Format of sample_wigs_file in basenji_hdf5_single.py?

calico / basenji

Sequential regulatory activity predictions with deep convolutional neural networks.

Apache License 2.0

409 stars 125 forks source link

Format of sample_wigs_file in basenji_hdf5_single.py? #13

Closed jakeyeung closed 6 years ago

jakeyeung commented 6 years ago

Hello Dave,

I was wondering what the input format is for sample_wig_files in the inputs for basenji_hdf5_single.py?
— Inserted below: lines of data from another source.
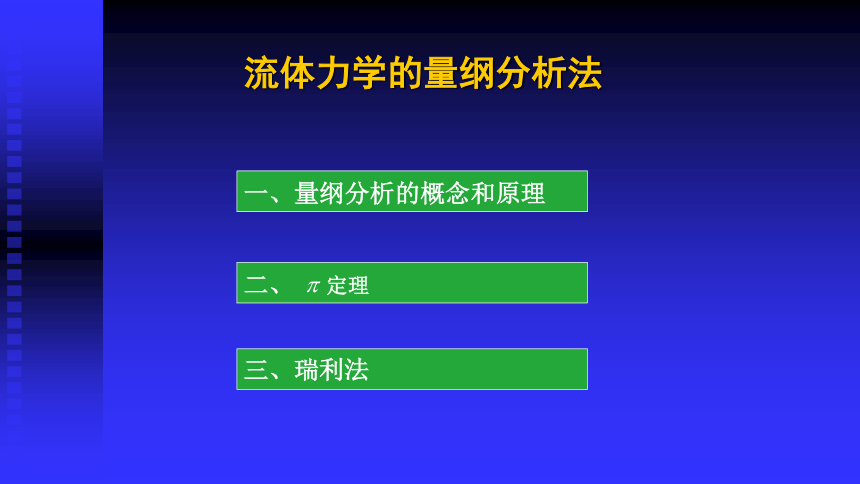 流体力学的量纲分析法

一、量纲分析的概念和原理

二、 $\pi$ 定理

三、瑞利法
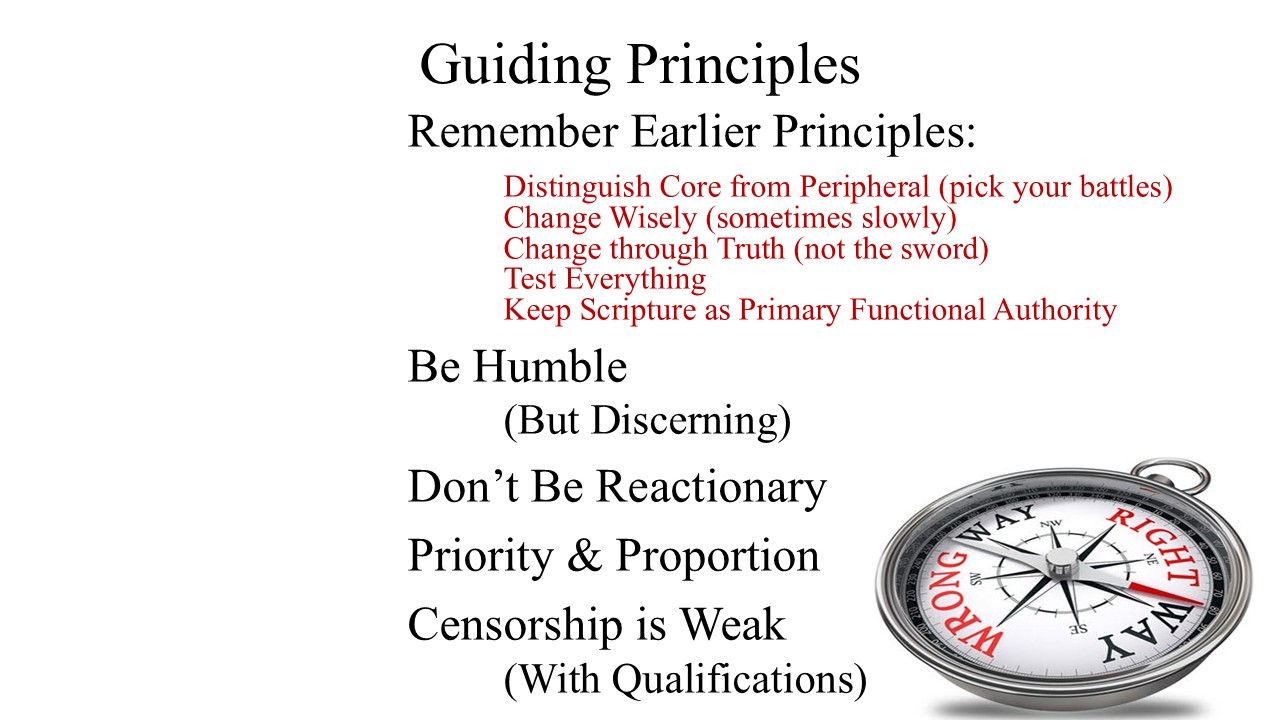 Guiding Principles

Remember Earlier Principles:

Distinguish Core from Peripheral (pick your battles)
Change Wisely (sometimes slowly)
Change through Truth (not the sword)
Test Everything
Keep Scripture as Primary Functional Authority

Be Humble
(But Discerning)

Don't Be Reactionary

Priority & Proportion

Censorship is Weak
(With Qualifications)

WRONG WAY
RIGHT WAY
NW
NE
SW
SE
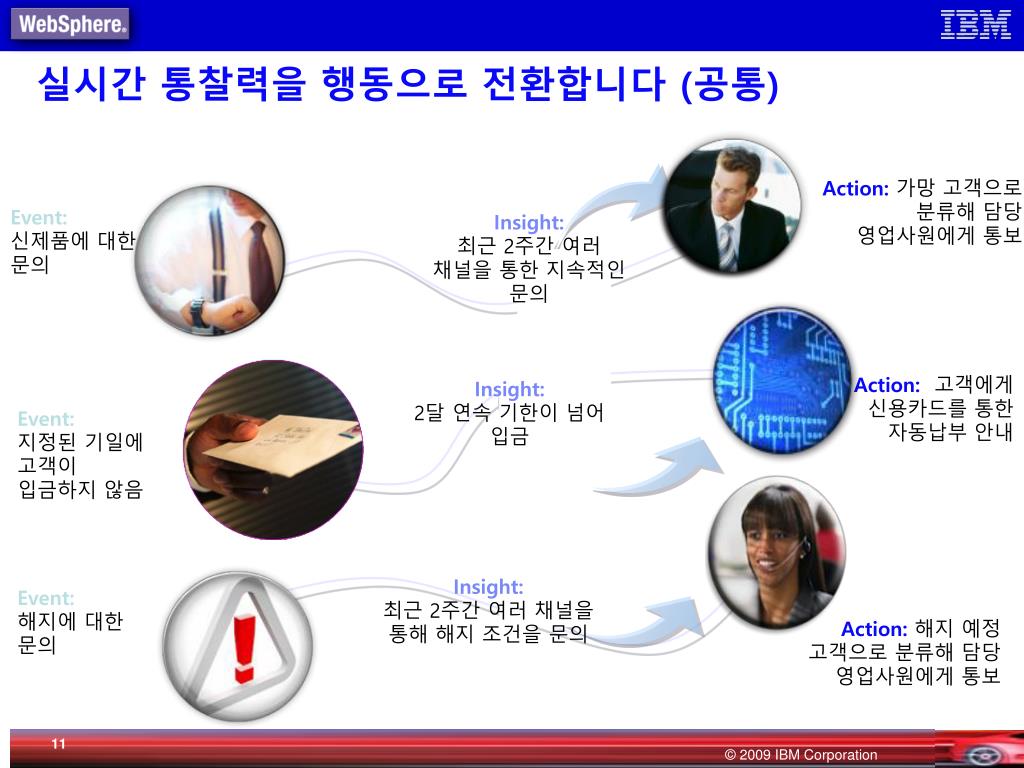 WebSphere®

IBM

실시간 통찰력을 행동으로 전환합니다 (공통)

Event:
신제품에 대한 문의

Insight:
최근 2주간 여러 채널을 통한 지속적인 문의

Action: 가망 고객으로 분류해 담당 영업사원에게 통보

Event:
지정된 기일에 고객이 입금하지 않음

Insight:
2달 연속 기한이 넘어 입금

Action: 고객에게 신용카드를 통한 자동납부 안내

Event:
해지에 대한 문의

Insight:
최근 2주간 여러 채널을 통해 해지 조건을 문의

Action: 해지 예정 고객으로 분류해 담당 영업사원에게 통보

11

© 2009 IBM Corporation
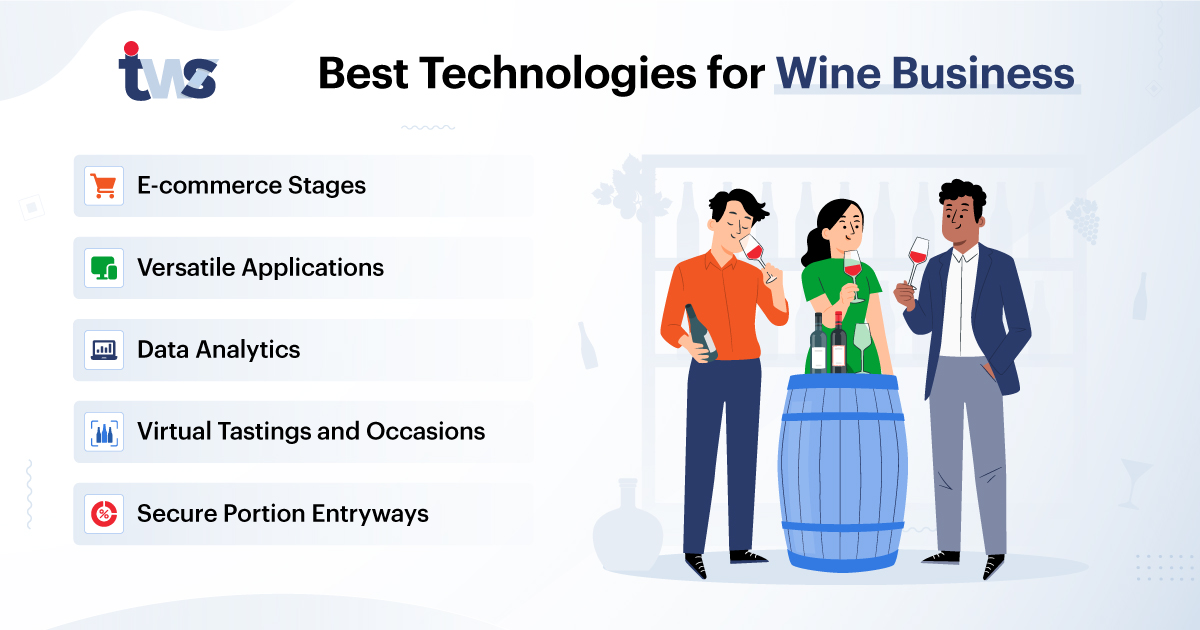 tws

Best Technologies for Wine Business

E-commerce Stages

Versatile Applications

Data Analytics

Virtual Tastings and Occasions

Secure Portion Entryways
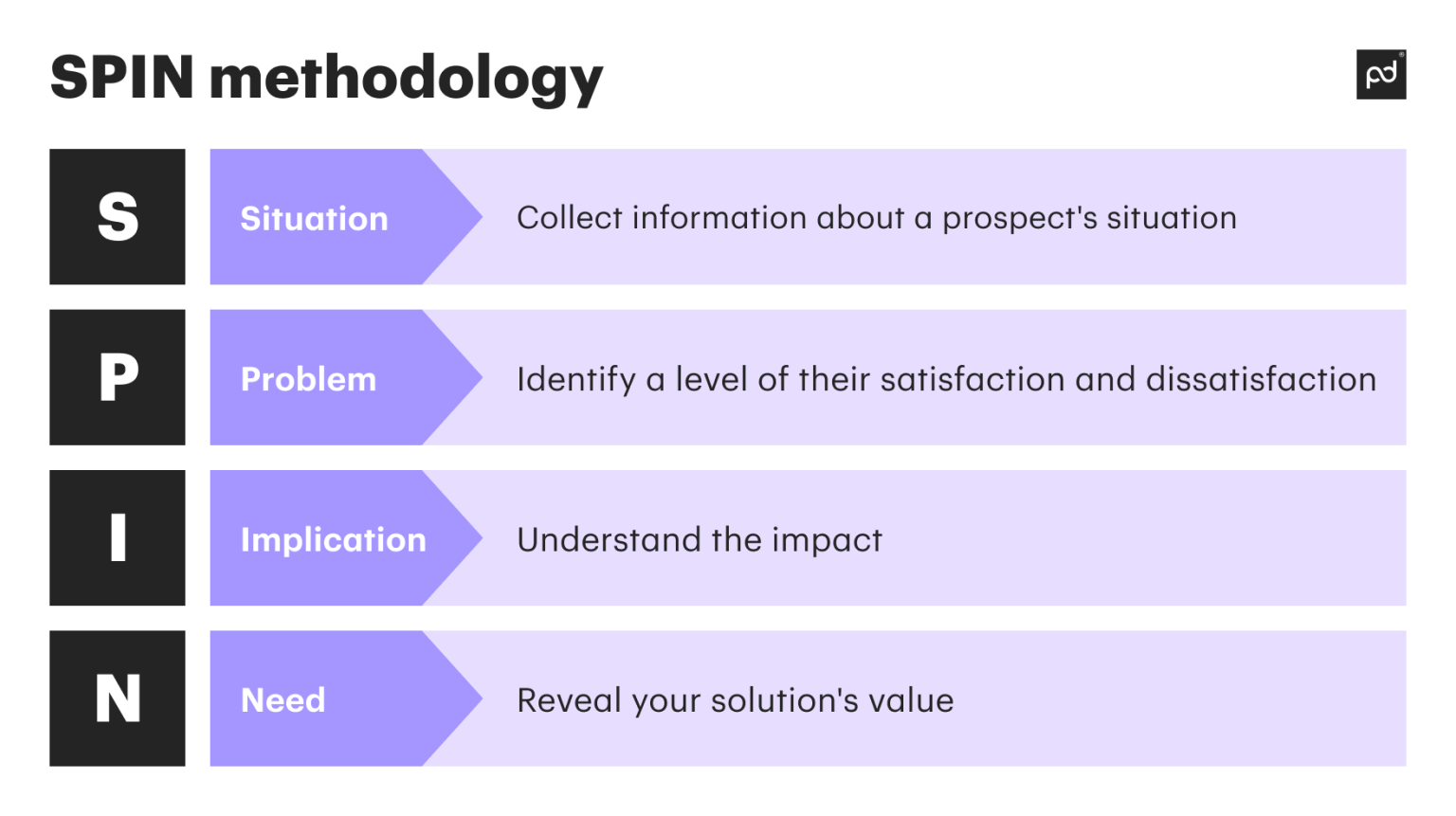 SPIN methodology

pd

S Situation Collect information about a prospect's situation

P Problem Identify a level of their satisfaction and dissatisfaction

I Implication Understand the impact

N Need Reveal your solution's value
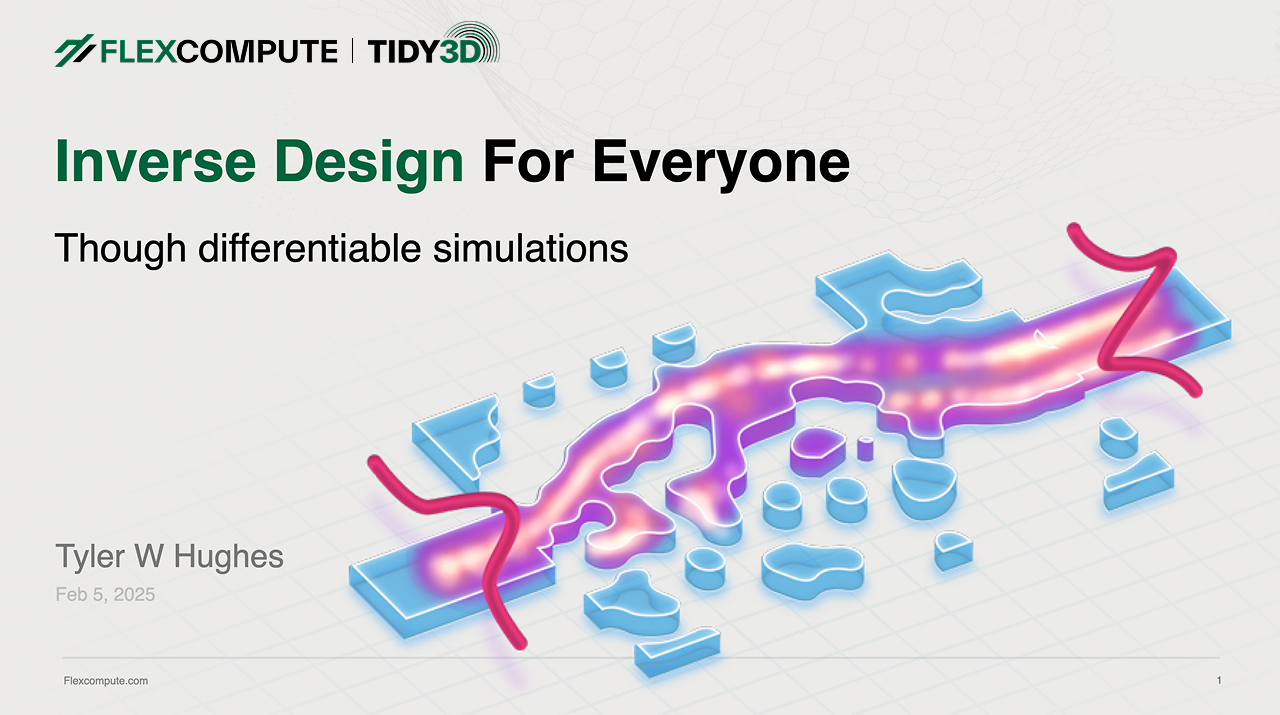 FLEXCOMPUTE | TIDY3D

Inverse Design For Everyone

Though differentiable simulations

Tyler W Hughes

Feb 5, 2025

Flexcompute.com

1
When I looked at the tutorial, it suggested a format with two columns (from data/heart_wigs.txt):

aorta        data/CNhs11760.bw
artery        data/CNhs12843.bw
pulmonic_valve        data/CNhs12856.bw

Unfortunately, when I run basenji_hdf5_single.py it gives me an index error at line 186:

  for line in open(sample_wigs_file, encoding='UTF-8'):
    a = line.rstrip().split('\t')
    target_wigs[a[0]] = a[1]
    target_strands.append(a[2])

It looks like it was trying to access a[2], which would be the third column of data/heart_wigs.txt, which does not exist in heart_wigs.txt

What is the expected input format for sample_wig_files?

Best,

Jake

davek44 commented 6 years ago

Ah sorry. I'm working to add support for stranded sequencing datasets. I pushed a fix to master.

WebbYang commented 5 years ago

Hello Dave,

May I ask the usage of identifier column? Because I'm trying to use another data downloaded from ENCODE to run the basenji_hdf5_single.py, however failed in:

[urlOpen] Couldn't open identifier for reading [urlOpen] Couldn't open identifier for reading [pyBwOpen] bw is NULL!

What should be the content inside this identifier? Thank you!

Best regards, Webb

davek44 commented 5 years ago

Hi Webb, could you provide some more details about the command that you ran? I now suggest using TFRecords rather than HDF5 for input data using my basenji_data.py script. You can see an example of that here: https://github.com/calico/basenji/blob/master/tutorials/preprocess.ipynb

WebbYang commented 5 years ago

Hi Dave, OK. I see! So there's no need to use the file "heart_l131k.h5" in the train_test.ipynb tutorial now right? Thank you very much! Best regards, Webb

davek44 commented 5 years ago

Yes, that's right. I see now that I accidentally left that in the tutorial. I just uploaded a new version that excludes that file.